Regions with significant populations
- Tamil Nadu

Languages
- Tamil

Religion
- Hinduism, Christianity

Related ethnic groups
- Adi Dravida, Arunthathiyar, Jaggali

= Chakkiliyan (Sakkiliyar) =

Tamil tribe living in Tamil Nadu

Chakkiliyan, also known as Sakkiliyar is an untouchable community of Tamil Nadu. They are considered economically backward in terms of living standards. They are listed in the Scheduled Castes community under the umbrella of Arunthathiyars (SCA).
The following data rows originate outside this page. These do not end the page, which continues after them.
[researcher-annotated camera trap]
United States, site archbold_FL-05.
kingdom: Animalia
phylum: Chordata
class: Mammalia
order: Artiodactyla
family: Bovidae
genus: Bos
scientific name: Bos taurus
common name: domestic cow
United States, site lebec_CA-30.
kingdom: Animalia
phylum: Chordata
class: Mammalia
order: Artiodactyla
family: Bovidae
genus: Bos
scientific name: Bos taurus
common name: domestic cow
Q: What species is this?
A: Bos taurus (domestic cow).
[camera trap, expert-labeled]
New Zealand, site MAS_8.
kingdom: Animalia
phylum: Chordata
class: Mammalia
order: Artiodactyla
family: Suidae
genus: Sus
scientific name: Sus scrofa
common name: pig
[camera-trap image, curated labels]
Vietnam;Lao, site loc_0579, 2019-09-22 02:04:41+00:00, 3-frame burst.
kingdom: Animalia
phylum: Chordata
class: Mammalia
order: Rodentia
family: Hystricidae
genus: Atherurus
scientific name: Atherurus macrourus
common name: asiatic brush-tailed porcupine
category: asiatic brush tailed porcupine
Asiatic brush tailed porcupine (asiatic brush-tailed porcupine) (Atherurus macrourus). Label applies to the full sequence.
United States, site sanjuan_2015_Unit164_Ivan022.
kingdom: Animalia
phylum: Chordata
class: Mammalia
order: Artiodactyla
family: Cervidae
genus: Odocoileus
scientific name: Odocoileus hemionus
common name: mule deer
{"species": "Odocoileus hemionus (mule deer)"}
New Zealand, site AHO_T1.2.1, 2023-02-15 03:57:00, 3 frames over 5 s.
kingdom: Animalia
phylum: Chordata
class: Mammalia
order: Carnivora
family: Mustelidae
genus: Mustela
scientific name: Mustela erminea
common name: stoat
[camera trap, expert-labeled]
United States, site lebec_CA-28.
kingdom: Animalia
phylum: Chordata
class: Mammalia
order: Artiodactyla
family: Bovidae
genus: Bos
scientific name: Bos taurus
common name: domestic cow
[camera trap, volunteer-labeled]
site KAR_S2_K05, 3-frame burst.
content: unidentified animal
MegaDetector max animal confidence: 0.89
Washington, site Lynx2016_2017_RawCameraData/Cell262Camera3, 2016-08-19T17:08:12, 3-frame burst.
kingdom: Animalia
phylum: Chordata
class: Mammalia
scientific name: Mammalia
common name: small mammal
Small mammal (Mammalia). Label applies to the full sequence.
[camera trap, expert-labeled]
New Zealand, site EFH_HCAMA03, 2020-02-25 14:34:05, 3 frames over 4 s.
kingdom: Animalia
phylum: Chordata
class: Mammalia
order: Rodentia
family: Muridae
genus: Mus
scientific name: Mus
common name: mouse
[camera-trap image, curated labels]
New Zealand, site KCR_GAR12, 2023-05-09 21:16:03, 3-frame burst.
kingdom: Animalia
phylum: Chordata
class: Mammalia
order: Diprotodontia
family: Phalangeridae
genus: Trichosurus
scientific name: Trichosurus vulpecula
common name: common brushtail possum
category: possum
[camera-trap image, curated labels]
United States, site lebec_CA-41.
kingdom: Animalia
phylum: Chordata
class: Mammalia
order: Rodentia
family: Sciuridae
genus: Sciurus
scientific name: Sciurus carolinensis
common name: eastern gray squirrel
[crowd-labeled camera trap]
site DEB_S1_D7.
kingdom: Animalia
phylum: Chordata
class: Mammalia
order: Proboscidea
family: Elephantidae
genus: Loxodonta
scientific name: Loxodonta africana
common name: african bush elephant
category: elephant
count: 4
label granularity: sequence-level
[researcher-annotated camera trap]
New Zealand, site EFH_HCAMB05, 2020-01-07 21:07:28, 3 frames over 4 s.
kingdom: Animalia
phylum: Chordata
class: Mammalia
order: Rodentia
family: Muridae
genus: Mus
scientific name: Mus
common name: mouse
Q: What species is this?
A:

The Government of Tamil Nadu designated them, along with total of seven communities including, Arunthathiyar, Chakkiliyan (Sakkiliyar), Pagadai, Madari, Madiga, Thoti and Adi Andhra under SCA in the year 2009. They can be known from the myths of Madurai Veeran and Muthu Pattan.

== Occupation ==
They are the lowest class of the society, such as farm workers, leather workers and Municipal cleaners. They are known to be engaged in many other leather related occupations such as shoemaking, Drum making. They are also engaged in cattle trade and leather trading in leather markets. The Tannery, "shoemaker", who makes leather and leather products, has been a traditional profession. Some prominent people were known as "local shoemakers".

== Education ==
In 1871, the Sakkili caste ranked 63rd, the lowest in the educational rankings. The Thotis and Paraiyar's ranked 62nd and 45th, respectively. The 1911 census report gives a rough estimate of the literacy rate among the Sakkilis. According to the report, out of 261,421 Sakkili males, 2,449 were educated. Similarly, out of 265,030 females, only 194 were literate. Yet both are poor and the Panisevans are even poorer. Although the Sakilis are much more backward than the Panisevans, both are considered inferior communities.

== Note ==
Just as the chakkiliyans/Sakkiliars live in the Tamil Nadu province, it is also rare to find Jaggali people living in other parts of South India, such as Kerala, Karnataka and Andhra Pradesh.